## Okuma metni
•••

Natavan Aleskerova, Ailemizle Huzurlu Yaşamın Tüyoları

TAKİP ET

Pandemi ile birlikte yaşam koşullarımızın tamamı değişti. Evde ve aileyle vakit geçirme imkanı çoğaldı, dışarı çıkmalar azaldı. Arkadaşlarımızla sosyalleşmek yerine sadece aile üyeleriyle sosyalleşmeler başladı. Dolayısıyla 7/24 bir arada olduğumuz ailemizle huzurlu ve mutlu bir şekilde yaşamak için bazı küçük ipuçları vereceğiz bu yazımızda.

Öncelikle aileye saygılı olmak kibar olmakla başlar. Ailemize karşı kibar olmak aynı zamanda, aynı fikirde olmadığımızda ve hatta üzüldüğümüzde bile birbirimizi nasıl dinleyeceğimizi öğrenmek anlamına da gelir. Saygılı olmanın bir başka yolu da sadece birbirimizin yanında olmak ve onlara değer verdiğimizi göstermektir.

•••

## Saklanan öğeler
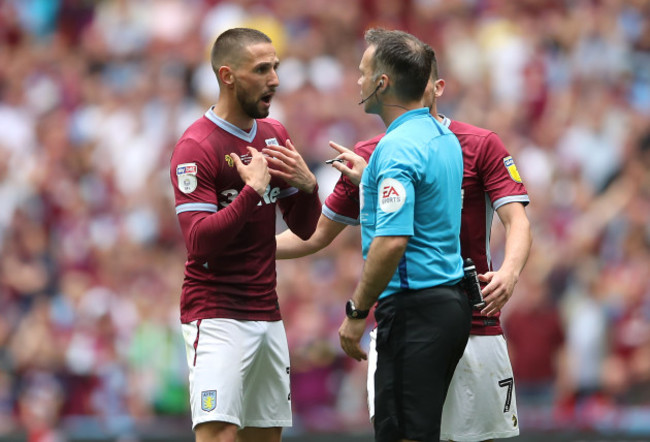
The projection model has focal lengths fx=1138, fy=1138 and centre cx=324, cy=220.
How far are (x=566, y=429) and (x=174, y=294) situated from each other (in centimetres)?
434

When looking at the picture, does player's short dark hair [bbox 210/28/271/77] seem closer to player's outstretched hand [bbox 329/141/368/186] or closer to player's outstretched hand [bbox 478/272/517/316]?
player's outstretched hand [bbox 329/141/368/186]

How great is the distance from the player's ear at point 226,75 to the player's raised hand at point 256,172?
458 mm

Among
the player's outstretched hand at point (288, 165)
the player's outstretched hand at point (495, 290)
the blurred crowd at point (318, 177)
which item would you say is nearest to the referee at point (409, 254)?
the player's outstretched hand at point (495, 290)

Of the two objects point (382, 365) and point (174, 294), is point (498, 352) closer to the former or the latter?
point (382, 365)

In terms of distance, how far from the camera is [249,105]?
636 centimetres

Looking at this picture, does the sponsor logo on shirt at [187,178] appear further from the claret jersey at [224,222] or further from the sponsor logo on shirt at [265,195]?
the sponsor logo on shirt at [265,195]

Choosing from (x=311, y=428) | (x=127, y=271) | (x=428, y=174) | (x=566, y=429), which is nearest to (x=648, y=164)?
(x=566, y=429)

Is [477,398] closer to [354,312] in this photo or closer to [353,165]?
[354,312]

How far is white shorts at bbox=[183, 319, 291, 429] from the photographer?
6.20 m

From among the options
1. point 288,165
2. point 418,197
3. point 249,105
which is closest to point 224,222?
point 288,165

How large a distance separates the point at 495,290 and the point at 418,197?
0.72 metres

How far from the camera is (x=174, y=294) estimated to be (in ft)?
39.5

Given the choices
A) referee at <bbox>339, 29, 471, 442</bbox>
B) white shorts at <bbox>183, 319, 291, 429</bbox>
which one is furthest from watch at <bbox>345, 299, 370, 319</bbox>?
white shorts at <bbox>183, 319, 291, 429</bbox>

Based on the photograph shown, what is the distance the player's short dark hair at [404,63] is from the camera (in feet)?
18.5
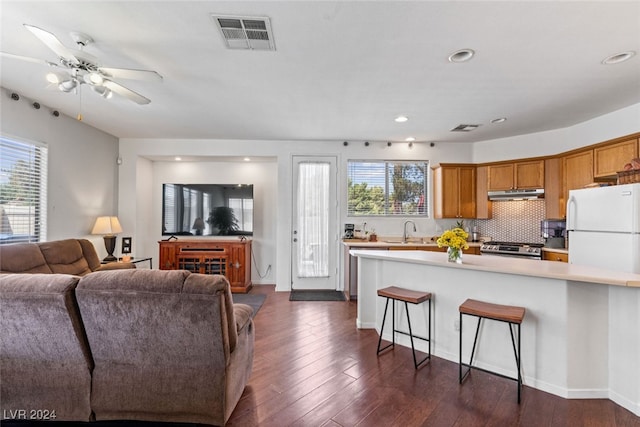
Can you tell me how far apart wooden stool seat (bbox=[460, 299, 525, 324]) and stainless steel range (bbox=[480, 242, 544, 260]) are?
2.34 meters

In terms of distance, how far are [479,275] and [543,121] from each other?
9.27 ft

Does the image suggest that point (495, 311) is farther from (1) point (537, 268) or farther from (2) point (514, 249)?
(2) point (514, 249)

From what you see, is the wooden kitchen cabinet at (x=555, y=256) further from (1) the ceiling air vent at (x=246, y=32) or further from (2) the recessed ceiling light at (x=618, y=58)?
(1) the ceiling air vent at (x=246, y=32)

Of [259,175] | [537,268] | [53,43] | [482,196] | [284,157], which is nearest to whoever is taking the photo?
[53,43]

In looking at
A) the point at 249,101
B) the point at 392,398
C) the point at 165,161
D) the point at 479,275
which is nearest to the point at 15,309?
the point at 392,398

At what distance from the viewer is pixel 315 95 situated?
2994mm

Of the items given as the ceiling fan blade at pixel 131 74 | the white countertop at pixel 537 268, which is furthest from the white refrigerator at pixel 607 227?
the ceiling fan blade at pixel 131 74

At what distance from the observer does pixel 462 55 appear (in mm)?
2227

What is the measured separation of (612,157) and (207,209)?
5.96 m

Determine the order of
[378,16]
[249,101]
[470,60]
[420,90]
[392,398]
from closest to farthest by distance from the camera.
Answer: [378,16] → [392,398] → [470,60] → [420,90] → [249,101]

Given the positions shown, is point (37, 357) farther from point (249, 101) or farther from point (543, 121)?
point (543, 121)

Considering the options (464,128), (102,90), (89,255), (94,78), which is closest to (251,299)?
(89,255)

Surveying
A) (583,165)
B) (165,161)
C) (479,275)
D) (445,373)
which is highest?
(165,161)

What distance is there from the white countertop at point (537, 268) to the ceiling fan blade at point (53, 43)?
3.14 metres
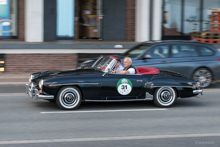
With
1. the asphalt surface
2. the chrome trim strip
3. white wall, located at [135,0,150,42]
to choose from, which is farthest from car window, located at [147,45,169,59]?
white wall, located at [135,0,150,42]

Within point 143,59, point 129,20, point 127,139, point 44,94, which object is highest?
point 129,20

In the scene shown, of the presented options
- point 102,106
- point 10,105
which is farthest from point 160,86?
point 10,105

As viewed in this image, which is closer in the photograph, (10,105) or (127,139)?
(127,139)

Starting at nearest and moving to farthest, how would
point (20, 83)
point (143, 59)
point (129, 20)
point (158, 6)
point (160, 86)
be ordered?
point (160, 86) → point (143, 59) → point (20, 83) → point (158, 6) → point (129, 20)

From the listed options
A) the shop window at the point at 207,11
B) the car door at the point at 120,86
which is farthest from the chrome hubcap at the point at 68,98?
the shop window at the point at 207,11

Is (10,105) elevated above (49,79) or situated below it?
below

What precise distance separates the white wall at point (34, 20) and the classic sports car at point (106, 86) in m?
7.39

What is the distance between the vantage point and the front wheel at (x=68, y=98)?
8242 millimetres

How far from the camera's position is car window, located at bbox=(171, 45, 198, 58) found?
12.1 metres

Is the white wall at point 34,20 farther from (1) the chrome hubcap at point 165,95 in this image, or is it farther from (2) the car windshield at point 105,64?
(1) the chrome hubcap at point 165,95

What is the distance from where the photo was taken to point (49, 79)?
8.19 metres

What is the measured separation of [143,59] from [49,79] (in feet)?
14.1

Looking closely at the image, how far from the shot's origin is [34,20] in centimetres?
1602

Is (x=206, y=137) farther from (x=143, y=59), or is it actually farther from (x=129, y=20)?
(x=129, y=20)
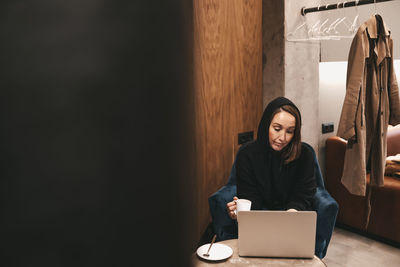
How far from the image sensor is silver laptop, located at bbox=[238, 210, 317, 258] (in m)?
1.39

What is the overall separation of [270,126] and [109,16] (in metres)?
2.02

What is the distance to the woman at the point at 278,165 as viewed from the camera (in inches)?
81.2

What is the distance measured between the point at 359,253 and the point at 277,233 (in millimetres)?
1741

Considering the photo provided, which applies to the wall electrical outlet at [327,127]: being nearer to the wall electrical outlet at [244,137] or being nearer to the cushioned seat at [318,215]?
the wall electrical outlet at [244,137]

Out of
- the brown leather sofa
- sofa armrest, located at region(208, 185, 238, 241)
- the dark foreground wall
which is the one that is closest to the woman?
sofa armrest, located at region(208, 185, 238, 241)

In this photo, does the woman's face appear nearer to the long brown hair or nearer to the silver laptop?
the long brown hair

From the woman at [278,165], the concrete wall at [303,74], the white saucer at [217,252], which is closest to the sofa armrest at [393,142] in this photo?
the concrete wall at [303,74]

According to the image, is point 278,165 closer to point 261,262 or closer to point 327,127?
point 261,262

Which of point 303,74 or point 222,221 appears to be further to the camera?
point 303,74

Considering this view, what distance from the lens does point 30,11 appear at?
0.10 meters

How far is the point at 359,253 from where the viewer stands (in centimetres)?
279

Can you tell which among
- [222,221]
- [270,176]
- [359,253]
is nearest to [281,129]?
[270,176]

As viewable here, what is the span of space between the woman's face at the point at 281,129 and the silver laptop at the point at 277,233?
743 millimetres

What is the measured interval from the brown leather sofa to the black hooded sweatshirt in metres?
0.99
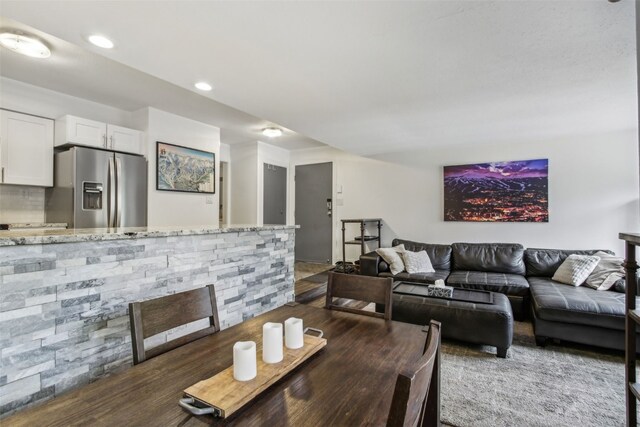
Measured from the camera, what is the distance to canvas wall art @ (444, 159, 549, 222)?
4090 millimetres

•••

Ailemizle huzurlu yaşam üzerine olan metinden "Natavan Aleskerova, Ailemizle" ile "vereceğiz bu yazımızda." arasındaki bölümü, bu iki ifade de dahil olmak üzere harfi harfine yeniden yazın.

## Sorunun cevabı
Natavan Aleskerova, Ailemizle Huzurlu Yaşamın Tüyoları

TAKİP ET

Pandemi ile birlikte yaşam koşullarımızın tamamı değişti. Evde ve aileyle vakit geçirme imkanı çoğaldı, dışarı çıkmalar azaldı. Arkadaşlarımızla sosyalleşmek yerine sadece aile üyeleriyle sosyalleşmeler başladı. Dolayısıyla 7/24 bir arada olduğumuz ailemizle huzurlu ve mutlu bir şekilde yaşamak için bazı küçük ipuçları vereceğiz bu yazımızda.